Dashboard website on hypocentre fully working.
Dashboard database is located on hypocentre at
/nesi/project/nesi00213/dashboard.db |
1.Git clone slurm_gm_workflow https://github.com/ucgmsim/slurm_gm_workflow and
cd slurm_gm_workflow/dashboard |
2. Make sure you have .ssh/config and .ssh/sockets directory on Maui/Mahuika, as we will need ssh between two machines.
Running dashboard:
# Sample command to run data collection into db (sub melody.zhu with your HPC login name) yzh231@hypocentre: python dashboard/run_data_collection.py melody.zhu /nesi/project/nesi00213/dashboard.db # Sample command to run website: yzh231@hypocentre: python dashboard/run_dashboard_app.py /nesi/project/nesi00213/dashboard.db |
To collect data from a previous date until today:
# Sample command to collect old data from 365 days ago # Runs faster if use --hpc option to collect from the 2 HPCs seperately python run_old_data_collection.py /nesi/project/nesi00213/dashboard/dashboard.db --hpc maui --days_shift 365 |
What to do when red alert error shown on dashboard website:
Possible errors:
1. Connection to HPC timed out
2. Data shown on website is incorrect
3.TypeError: Unexpected keyword argument `sorting_type`
Solution
1.Backup the database at /nesi/project/nesi00213/dashboard.db
2. Kill the current dashboard processes
3. For error 1
a. re-login to HPC
b. If error still persists after 10 minutes, contact Nesi
For error 2
a. re-start dashboard collection and app (to eliminate the error that dashboard is running on cache)
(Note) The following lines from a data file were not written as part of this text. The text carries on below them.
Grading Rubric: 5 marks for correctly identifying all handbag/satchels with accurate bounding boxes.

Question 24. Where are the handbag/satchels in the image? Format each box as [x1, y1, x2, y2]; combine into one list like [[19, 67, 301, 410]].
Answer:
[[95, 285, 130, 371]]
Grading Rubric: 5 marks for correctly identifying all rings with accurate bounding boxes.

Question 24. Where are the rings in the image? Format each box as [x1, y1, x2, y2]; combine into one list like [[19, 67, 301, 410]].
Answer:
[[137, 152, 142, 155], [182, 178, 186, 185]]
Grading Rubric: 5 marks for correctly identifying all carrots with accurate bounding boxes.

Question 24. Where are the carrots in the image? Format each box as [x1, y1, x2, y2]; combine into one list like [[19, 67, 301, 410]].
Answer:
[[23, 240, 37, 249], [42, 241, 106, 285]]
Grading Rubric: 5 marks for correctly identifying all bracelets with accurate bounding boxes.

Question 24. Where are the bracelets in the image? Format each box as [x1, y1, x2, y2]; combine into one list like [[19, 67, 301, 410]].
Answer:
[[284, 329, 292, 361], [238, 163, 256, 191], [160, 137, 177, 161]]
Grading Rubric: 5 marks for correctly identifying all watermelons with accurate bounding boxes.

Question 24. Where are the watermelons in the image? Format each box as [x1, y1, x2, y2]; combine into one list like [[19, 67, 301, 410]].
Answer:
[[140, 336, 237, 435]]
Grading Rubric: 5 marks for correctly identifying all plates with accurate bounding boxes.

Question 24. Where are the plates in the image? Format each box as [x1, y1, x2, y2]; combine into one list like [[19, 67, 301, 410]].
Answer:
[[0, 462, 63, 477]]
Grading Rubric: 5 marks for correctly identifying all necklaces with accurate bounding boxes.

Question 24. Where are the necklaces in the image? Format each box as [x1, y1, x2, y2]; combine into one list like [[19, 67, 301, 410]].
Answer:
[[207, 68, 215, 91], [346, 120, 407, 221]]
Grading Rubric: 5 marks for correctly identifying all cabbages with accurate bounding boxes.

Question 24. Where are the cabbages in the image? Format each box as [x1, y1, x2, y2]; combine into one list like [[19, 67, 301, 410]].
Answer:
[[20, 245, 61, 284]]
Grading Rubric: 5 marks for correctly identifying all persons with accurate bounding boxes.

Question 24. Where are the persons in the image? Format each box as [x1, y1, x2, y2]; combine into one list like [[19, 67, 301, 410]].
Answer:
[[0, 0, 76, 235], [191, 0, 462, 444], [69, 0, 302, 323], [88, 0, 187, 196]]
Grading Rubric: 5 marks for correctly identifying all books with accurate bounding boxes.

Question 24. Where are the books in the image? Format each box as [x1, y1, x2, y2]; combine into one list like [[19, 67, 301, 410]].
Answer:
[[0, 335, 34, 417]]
b. If error still persists, kill dashboard process, re-login to HPC and restart dashboard collection and app
c. If error still persists, examine database and run_data_collection, run_dashboard_app code
d. If error still persists, contact Nesi, they might have issue with sreport command
4. Recollect any missing data using run_old_data_collection.py script.
5. For error 3, it might due to deprecated attributes. Refer to https://dash.plot.ly/datatable/reference to see the latest attribute names
To be able to see a snapshot of our current HPC usage and to see it over time.
Realtime
Current time
Core Hour Usage Maui/ Mahuika - nn_corehour_usage
Disk utilisation for nesi00213 - nn_check_quota
Running Jobs for nesi00213 Maui/Mahuika - squeue
Capacity Used Maui (How many nodes are being used as a percentage of how many is available) – https://support.nesi.org.nz/hc/en-gb/articles/360000204116-M%C4%81ui-Slurm-Partitions # mahuika may be difficult as have multiple partitions and partially filled nodes
Historic - (start date, end date, time step)
For (end - start) / step periods
Display Core Hour usage per person Maui/Mahuika – ch_report.sh (there is an updated version in the master branch)
### Investigate if ch_report.sh needs adjusting for jobs on partitions that charge more than 1 ch per ch.
Progress
Task 1-3 done, hpc core_hour usage etc are now refreshed every 60s on Jira Screen
Todo
1.Plot core hour usage
2. Create a UI ,eg website to display/download plot/data